Promoter cis-acting elements, synteny, Ka/Ks ratio and transcriptome data analysis

For analysis of promotor cis-acting element, 2-kb upstream promotor regions were downloaded from Cotton FGD website [62] and subjected to Plant CARE Database [74]. During collinearity, analysis orthologous/paralogous data were obtained by the previously described methods [75, 76] and circos was used to generate the figure [77]. Non-synonymous (Ka) and synonymous (Ks) divergence level ratios were calculated by aligning duplicated gene pair protein sequences in Clustal X 2.0, after which they were translated into complementary DNA (cDNA) sequences using the PAL2NAL program (http://www.bork.embl.de/pal2nal/). Finally, Ka and Ks values were calculated with the help of the CODEML program using the PAML package. For expression pattern analysis of GhRADs, RNA seq data (https://www.ncbi.nlm.nih.gov/pmc/articles/PMC4482290/) was used and heatmap was generated by using TBtools [73].

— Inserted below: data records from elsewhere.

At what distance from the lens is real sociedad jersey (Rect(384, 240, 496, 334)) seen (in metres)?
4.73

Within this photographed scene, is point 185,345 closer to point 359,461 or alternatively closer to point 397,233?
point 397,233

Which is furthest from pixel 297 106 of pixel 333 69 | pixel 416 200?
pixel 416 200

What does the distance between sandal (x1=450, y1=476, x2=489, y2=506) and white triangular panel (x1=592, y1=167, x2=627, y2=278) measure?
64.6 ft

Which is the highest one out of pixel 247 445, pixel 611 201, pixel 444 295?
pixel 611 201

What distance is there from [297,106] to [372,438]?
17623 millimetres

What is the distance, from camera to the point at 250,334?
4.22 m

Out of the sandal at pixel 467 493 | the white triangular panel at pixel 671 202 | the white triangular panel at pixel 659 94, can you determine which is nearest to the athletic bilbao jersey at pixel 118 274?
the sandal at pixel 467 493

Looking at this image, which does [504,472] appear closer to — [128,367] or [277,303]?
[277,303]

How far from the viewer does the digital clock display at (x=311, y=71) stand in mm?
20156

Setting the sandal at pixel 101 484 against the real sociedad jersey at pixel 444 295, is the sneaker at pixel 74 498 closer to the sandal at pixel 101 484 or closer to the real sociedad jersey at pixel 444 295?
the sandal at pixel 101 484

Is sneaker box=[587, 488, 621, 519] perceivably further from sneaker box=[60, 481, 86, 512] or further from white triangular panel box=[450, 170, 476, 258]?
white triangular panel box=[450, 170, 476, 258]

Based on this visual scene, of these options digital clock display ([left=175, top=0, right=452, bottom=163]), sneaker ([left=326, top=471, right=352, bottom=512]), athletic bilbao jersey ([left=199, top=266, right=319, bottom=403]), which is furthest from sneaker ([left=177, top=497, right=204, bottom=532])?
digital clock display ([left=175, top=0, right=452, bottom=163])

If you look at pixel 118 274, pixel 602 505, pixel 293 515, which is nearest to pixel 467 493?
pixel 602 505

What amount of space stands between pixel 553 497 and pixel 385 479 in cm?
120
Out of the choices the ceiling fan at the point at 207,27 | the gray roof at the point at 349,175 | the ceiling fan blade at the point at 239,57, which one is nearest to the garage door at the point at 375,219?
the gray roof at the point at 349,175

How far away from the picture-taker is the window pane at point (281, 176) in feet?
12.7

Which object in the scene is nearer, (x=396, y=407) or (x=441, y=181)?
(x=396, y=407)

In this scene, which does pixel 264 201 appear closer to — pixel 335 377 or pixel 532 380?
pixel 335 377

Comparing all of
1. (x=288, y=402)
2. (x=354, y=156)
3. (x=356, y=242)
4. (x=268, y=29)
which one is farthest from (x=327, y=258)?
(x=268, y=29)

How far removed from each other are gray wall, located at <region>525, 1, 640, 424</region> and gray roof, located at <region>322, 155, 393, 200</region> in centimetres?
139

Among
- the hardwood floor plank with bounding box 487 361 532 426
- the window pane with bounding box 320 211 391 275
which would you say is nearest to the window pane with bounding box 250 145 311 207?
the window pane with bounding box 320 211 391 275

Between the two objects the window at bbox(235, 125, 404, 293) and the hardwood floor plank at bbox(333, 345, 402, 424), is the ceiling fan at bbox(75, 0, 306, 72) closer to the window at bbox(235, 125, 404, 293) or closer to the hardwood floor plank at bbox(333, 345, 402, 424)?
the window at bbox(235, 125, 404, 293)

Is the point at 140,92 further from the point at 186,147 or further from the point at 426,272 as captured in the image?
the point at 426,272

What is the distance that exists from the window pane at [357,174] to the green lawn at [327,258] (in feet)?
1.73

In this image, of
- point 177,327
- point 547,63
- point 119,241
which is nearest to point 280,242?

Prediction of miRNA target sites of GhRAD genes

Plant MicroRNA database (http://bioinformatics.cau.edu.cn/PMRD/) [78], miRBase (http:// www.mirbase.org/) [79] and the Cotton EST database (http://www.ncbi.nlm.nih.gov/nucest) were used to obtain MicroRNA sequences of G. hirsutum. Predictions of miRNA target sites were done with the help of psRNATarget server (http://plantgrn.noble.org/psRNATarget/home) as described previously [67].

RNA extraction and RT-qPCR analysis

In this research, the CRI24 variety was used for gene expression analysis. Total RNA was extracted by collecting cotton samples from the field. For tissue specific expression pattern analysis, plant samples such as root, stem, leaf, flower and 0, 5, 1 and 20 DPA fiber were used. Similarly, for hormonal stresses, cotton seedlings were subjected to JA, BL and IAA treatment for 1, 3, 6 and 12 h. RNA extraction was done with the help of RNAprep Pure Plant Kit (Tiangen, Beijing, China), after that cDNA was synthesized by using the Prime-Script®RT reagent kit (Takara, Dalian, China). Green qPCR SuperMix was used to conduct qRT-PCR assay and GhHis3 (GenBank accession no. AF024716) was used as internal control. PCR reaction was done in three replications. Results of qRT-PCR were calculated as described previously [80]. Primers used for RT-qPCR analysis were presented in (Table S6).